Schrijf alle items hieronder woord voor woord over en laat daarbij de afbeeldingen weg.

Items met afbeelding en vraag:
# # # #

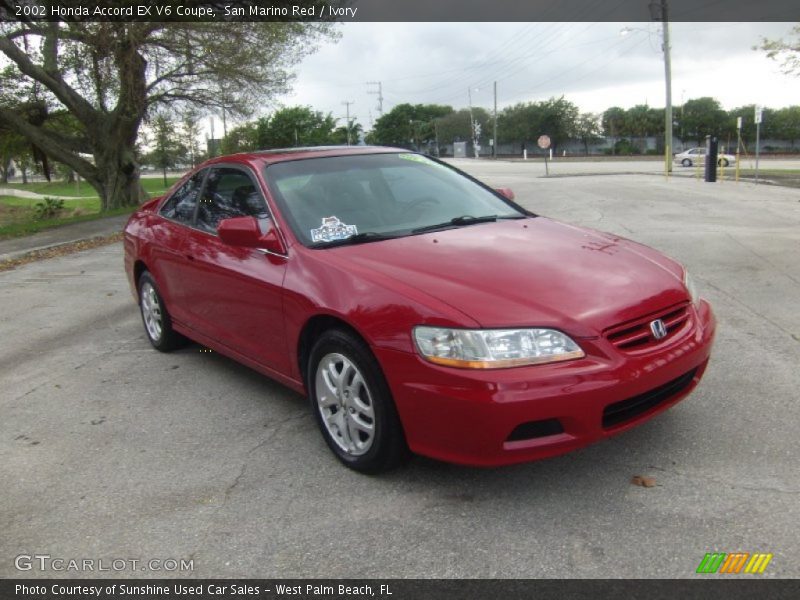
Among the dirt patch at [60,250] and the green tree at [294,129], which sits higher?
the green tree at [294,129]

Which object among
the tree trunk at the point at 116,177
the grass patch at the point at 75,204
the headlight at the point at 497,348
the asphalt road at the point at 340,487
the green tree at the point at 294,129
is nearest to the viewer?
the asphalt road at the point at 340,487

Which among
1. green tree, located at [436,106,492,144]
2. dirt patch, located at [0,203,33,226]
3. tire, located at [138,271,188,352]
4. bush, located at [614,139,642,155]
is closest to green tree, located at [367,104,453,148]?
green tree, located at [436,106,492,144]

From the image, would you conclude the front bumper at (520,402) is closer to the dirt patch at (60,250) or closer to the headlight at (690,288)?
the headlight at (690,288)

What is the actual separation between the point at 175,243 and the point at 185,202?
400 millimetres

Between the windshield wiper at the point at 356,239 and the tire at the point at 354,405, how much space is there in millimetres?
555

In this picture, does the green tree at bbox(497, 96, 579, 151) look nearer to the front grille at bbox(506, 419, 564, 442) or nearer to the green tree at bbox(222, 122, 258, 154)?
the green tree at bbox(222, 122, 258, 154)

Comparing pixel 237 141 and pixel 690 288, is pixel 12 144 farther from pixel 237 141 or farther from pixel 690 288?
pixel 237 141

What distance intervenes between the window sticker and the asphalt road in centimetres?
111

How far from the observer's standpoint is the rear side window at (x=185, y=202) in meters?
5.04

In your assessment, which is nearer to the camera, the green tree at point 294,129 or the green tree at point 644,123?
the green tree at point 294,129

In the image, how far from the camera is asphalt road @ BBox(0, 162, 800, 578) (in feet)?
8.78

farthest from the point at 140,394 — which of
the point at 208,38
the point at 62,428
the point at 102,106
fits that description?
the point at 102,106

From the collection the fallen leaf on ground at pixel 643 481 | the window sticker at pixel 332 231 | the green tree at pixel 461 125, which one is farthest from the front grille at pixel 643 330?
the green tree at pixel 461 125

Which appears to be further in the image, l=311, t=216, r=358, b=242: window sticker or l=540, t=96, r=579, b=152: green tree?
l=540, t=96, r=579, b=152: green tree
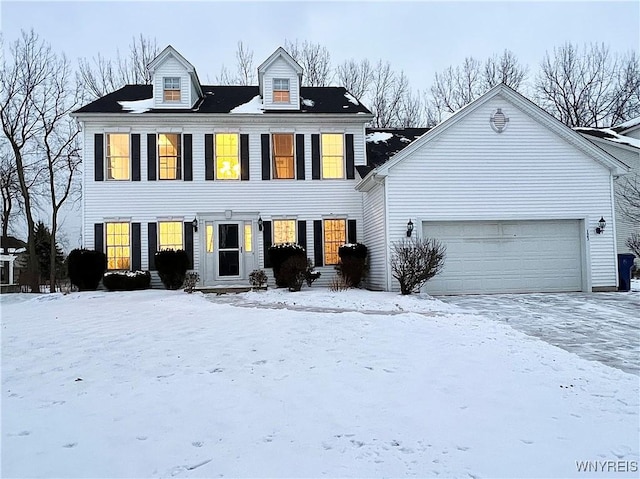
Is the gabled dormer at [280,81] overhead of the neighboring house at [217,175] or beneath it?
overhead

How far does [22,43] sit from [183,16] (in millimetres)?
6655

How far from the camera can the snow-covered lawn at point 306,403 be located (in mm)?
2994

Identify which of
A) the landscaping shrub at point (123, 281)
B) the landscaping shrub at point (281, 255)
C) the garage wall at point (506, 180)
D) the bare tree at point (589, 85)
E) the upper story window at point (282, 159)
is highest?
the bare tree at point (589, 85)

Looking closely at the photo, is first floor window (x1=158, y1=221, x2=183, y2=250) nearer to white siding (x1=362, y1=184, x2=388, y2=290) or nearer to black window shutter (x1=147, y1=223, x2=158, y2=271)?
black window shutter (x1=147, y1=223, x2=158, y2=271)

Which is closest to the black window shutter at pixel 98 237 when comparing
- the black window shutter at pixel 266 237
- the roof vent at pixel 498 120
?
the black window shutter at pixel 266 237

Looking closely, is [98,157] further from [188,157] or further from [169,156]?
[188,157]

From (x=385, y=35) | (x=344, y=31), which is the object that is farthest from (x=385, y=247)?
(x=385, y=35)

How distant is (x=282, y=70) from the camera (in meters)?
16.0

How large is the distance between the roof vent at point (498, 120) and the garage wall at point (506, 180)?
12 cm

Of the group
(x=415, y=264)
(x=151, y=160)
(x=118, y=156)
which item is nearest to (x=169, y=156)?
(x=151, y=160)

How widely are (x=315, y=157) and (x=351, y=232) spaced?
2829 mm

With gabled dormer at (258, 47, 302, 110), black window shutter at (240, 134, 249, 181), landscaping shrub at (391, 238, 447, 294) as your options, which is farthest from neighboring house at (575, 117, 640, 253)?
black window shutter at (240, 134, 249, 181)

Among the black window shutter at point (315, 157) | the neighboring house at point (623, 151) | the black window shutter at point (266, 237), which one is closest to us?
the black window shutter at point (266, 237)

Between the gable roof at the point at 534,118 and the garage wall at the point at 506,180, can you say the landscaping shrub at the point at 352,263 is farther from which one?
the gable roof at the point at 534,118
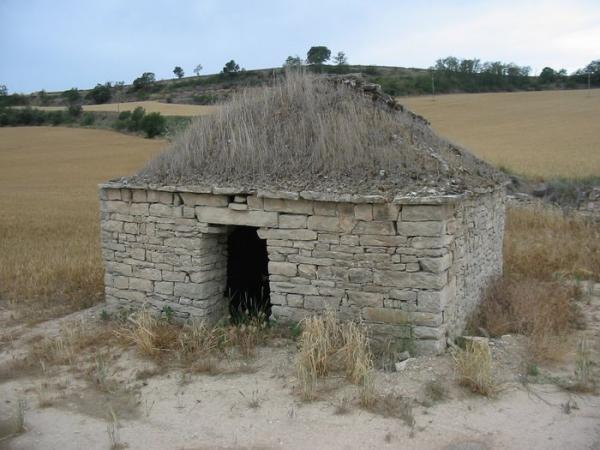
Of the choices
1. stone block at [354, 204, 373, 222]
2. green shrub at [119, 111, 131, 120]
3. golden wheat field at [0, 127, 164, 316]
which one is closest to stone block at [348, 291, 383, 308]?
stone block at [354, 204, 373, 222]

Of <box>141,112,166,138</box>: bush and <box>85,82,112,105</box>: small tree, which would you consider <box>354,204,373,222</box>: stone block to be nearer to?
<box>141,112,166,138</box>: bush

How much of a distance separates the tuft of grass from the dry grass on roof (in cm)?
177

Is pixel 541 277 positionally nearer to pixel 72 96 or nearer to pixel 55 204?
pixel 55 204

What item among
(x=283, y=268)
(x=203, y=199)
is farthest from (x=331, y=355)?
(x=203, y=199)

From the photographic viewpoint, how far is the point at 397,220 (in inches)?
227

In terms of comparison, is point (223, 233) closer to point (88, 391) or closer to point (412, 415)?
point (88, 391)

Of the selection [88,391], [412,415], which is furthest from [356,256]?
[88,391]

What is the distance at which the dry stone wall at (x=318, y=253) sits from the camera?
576 cm

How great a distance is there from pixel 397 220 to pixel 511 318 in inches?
93.0

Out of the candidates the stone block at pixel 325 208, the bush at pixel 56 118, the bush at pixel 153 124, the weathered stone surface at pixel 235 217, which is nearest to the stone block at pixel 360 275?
the stone block at pixel 325 208

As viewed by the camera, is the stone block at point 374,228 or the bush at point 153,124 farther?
the bush at point 153,124

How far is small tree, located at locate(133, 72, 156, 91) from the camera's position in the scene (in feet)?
194

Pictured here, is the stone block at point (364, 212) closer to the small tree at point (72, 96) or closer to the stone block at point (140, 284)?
the stone block at point (140, 284)

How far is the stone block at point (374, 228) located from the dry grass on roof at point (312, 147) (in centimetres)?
42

# # # #

:: Volledige uitwerking ::
Among the dirt patch at [60,250] and the green tree at [294,129], which sits higher?
the green tree at [294,129]

Which object among
the tree trunk at the point at 116,177
the grass patch at the point at 75,204
the headlight at the point at 497,348
the asphalt road at the point at 340,487
the green tree at the point at 294,129
is nearest to the viewer?
the asphalt road at the point at 340,487

Which among
1. green tree, located at [436,106,492,144]
2. dirt patch, located at [0,203,33,226]
3. tire, located at [138,271,188,352]
4. bush, located at [614,139,642,155]
is closest to green tree, located at [367,104,453,148]?
green tree, located at [436,106,492,144]

From the image, would you conclude the front bumper at (520,402) is closer to the dirt patch at (60,250) or closer to the headlight at (690,288)?
the headlight at (690,288)

What is the actual separation between the point at 175,243 and the point at 185,202?
400 millimetres

Between the windshield wiper at the point at 356,239 and the tire at the point at 354,405, how much space is there in millimetres?
555

In this picture, does the green tree at bbox(497, 96, 579, 151) look nearer to the front grille at bbox(506, 419, 564, 442) or nearer to the green tree at bbox(222, 122, 258, 154)?
the green tree at bbox(222, 122, 258, 154)

Comparing pixel 237 141 and pixel 690 288, is pixel 12 144 farther from pixel 237 141 or farther from pixel 690 288?
pixel 237 141

What distance intervenes between the window sticker and the asphalt road in centimetres?
111

How far from the observer's standpoint is the rear side window at (x=185, y=202) in meters?
5.04

In your assessment, which is nearer to the camera, the green tree at point 294,129 or the green tree at point 644,123?
the green tree at point 294,129

In the image, how far from the camera is asphalt road @ BBox(0, 162, 800, 578) (in feet)?
8.78

farthest from the point at 140,394 — which of
the point at 208,38
the point at 62,428
the point at 102,106
fits that description?
the point at 102,106

From the collection the fallen leaf on ground at pixel 643 481 | the window sticker at pixel 332 231 | the green tree at pixel 461 125, which one is farthest from the front grille at pixel 643 330?
the green tree at pixel 461 125

Which appears to be further in the image, l=311, t=216, r=358, b=242: window sticker or l=540, t=96, r=579, b=152: green tree?
l=540, t=96, r=579, b=152: green tree
Is the gabled dormer at [280,81] overhead of the neighboring house at [217,175] or beneath it?
overhead

How far does [22,43] sit from [183,16] (in millimetres)?
6655

How far from the camera can the snow-covered lawn at point 306,403 be located (in mm)?
2994

Identify which of
A) the landscaping shrub at point (123, 281)
B) the landscaping shrub at point (281, 255)
C) the garage wall at point (506, 180)
D) the bare tree at point (589, 85)
E) the upper story window at point (282, 159)
is highest?
the bare tree at point (589, 85)

Looking closely at the photo, is first floor window (x1=158, y1=221, x2=183, y2=250) nearer to white siding (x1=362, y1=184, x2=388, y2=290) or nearer to black window shutter (x1=147, y1=223, x2=158, y2=271)?
black window shutter (x1=147, y1=223, x2=158, y2=271)

Which is closest to the black window shutter at pixel 98 237 when comparing
- the black window shutter at pixel 266 237
- the roof vent at pixel 498 120
?
the black window shutter at pixel 266 237

Looking closely, is [98,157] further from [188,157] or further from [169,156]?
[188,157]

From (x=385, y=35) | (x=344, y=31), which is the object that is farthest from (x=385, y=247)?
(x=385, y=35)

How distant is (x=282, y=70) from the camera (in meters)?
16.0

How large is the distance between the roof vent at point (498, 120) and the garage wall at point (506, 180)?
12 cm

Of the group
(x=415, y=264)
(x=151, y=160)
(x=118, y=156)
which item is nearest to (x=169, y=156)?
(x=151, y=160)

How widely are (x=315, y=157) and (x=351, y=232) spaced?
2829 mm

With gabled dormer at (258, 47, 302, 110), black window shutter at (240, 134, 249, 181), landscaping shrub at (391, 238, 447, 294) as your options, which is farthest from neighboring house at (575, 117, 640, 253)?
black window shutter at (240, 134, 249, 181)

Among the black window shutter at point (315, 157) | the neighboring house at point (623, 151) | the black window shutter at point (266, 237), which one is closest to us?
the black window shutter at point (266, 237)

Between the gable roof at the point at 534,118 and the garage wall at the point at 506,180, can you say the landscaping shrub at the point at 352,263 is farther from which one?
the gable roof at the point at 534,118
Of the choices
1. stone block at [354, 204, 373, 222]
2. green shrub at [119, 111, 131, 120]
3. golden wheat field at [0, 127, 164, 316]
which one is closest to stone block at [348, 291, 383, 308]?
stone block at [354, 204, 373, 222]

Of <box>141,112,166,138</box>: bush and <box>85,82,112,105</box>: small tree, which would you consider <box>354,204,373,222</box>: stone block to be nearer to?
<box>141,112,166,138</box>: bush

How much of a distance separates the tuft of grass from the dry grass on roof (in cm)?
177

Is pixel 541 277 positionally nearer to pixel 72 96 or nearer to pixel 55 204?
pixel 55 204

What item among
(x=283, y=268)
(x=203, y=199)
is farthest from (x=331, y=355)?
(x=203, y=199)

From the photographic viewpoint, how far is the point at 397,220 (in inches)?
227

In terms of comparison, is point (223, 233) closer to point (88, 391) or closer to point (412, 415)?
point (88, 391)

Of the selection [88,391], [412,415], which is furthest from [356,256]?
[88,391]

What is the distance at which the dry stone wall at (x=318, y=253) sits from the camera?
576 cm

How great a distance is there from pixel 397 220 to pixel 511 318 in inches?
93.0

Out of the candidates the stone block at pixel 325 208, the bush at pixel 56 118, the bush at pixel 153 124, the weathered stone surface at pixel 235 217, which is nearest to the stone block at pixel 360 275?
the stone block at pixel 325 208

As viewed by the camera, is the stone block at point 374,228 or the bush at point 153,124 farther?
the bush at point 153,124

How far is small tree, located at locate(133, 72, 156, 91) from the camera's position in the scene (in feet)?
194

Pictured here, is the stone block at point (364, 212) closer to the small tree at point (72, 96) or closer to the stone block at point (140, 284)?
the stone block at point (140, 284)

How far is the stone block at point (374, 228) located from the dry grass on roof at point (312, 147) (in centimetres)?
42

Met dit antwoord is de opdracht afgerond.